Kiss fans will be intrigued to see how Stanley’s memoir treats Criss and Frehley, fellow founding-members that Stanley and Simmons came to see as a ­liability and let go (Criss was sacked in 1980; Frehley’s departure was “negotiated” in 1982). There are at least four sides to the story, of course, but Stanley makes a sound case for ousting Peter and Ace, painting the former as someone prone to quixotic and outrageous demands and the latter as “the laziest person I ever met”. Stanley also argues that, while he himself was moderate in his use of stimulants and Simmons was teetotal, the well-documented drug and alcohol problems of Criss and Frehley soon atrophied their gifts.
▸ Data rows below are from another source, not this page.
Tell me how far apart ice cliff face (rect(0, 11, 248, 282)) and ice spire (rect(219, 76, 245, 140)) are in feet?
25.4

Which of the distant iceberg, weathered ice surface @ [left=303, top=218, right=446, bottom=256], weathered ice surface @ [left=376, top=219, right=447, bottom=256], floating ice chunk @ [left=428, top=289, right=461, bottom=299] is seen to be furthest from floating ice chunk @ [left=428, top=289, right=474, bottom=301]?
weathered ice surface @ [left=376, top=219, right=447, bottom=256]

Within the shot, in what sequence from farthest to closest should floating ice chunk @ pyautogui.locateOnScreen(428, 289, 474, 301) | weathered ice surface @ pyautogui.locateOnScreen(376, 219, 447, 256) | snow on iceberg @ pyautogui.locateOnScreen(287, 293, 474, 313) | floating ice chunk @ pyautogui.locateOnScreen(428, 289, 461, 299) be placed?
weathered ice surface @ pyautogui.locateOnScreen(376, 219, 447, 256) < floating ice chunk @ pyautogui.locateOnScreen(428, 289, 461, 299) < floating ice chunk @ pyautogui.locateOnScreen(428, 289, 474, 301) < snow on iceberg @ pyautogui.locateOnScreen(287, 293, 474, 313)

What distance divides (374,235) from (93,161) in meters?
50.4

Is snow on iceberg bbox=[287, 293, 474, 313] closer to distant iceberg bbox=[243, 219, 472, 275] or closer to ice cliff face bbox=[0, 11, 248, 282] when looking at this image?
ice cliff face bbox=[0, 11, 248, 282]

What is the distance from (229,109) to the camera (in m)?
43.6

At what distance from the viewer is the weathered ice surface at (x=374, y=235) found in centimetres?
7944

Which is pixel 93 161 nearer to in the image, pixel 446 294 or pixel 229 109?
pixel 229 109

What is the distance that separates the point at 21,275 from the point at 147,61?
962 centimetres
Be that as it may, nobody can resist the bucks on the table for a reunion tour beginning in 1996 (it grosses US$43.6 million [Dh160m]), even if subsequent tensions are inevitable. “These guys are just terrible,” says Kiss’s second manager Doc McGee when Criss and Frehley prove unreformed characters. “I run a management company, not the Red Cross.”

Kiss soon reboot themselves without Criss and Frehley, but the sense of peace that has long eluded Stanley only comes to him fairly late in life. In 1999, aged 47, he wins the lead role in a Toronto production of The Phantom of the Opera and has an epiphany: “Was it possible that the Phantom was – in a way – me?”

When Stanley subsequently receives a letter from AboutFace, a charity helping children with facial differences, he knows he must get involved. “Here, perhaps, was a way to heal my soul,” he writes, and so it proves.

Face the Music is a unique and inspiring rock memoir. There’s plenty of substance beneath the greasepaint, and Stanley shows that there’s a lot more to him than lyrics laced in double entendres. At the book’s close he’s 62, happily married to his second wife Erin and pondering a future incarnation of Kiss that has none of its original members. “We’ve never subscribed to the limitations other bands impose on themselves,” he writes. “Kiss could – and should – go on without me.”

James McNair writes for Mojo magazine and The Independent.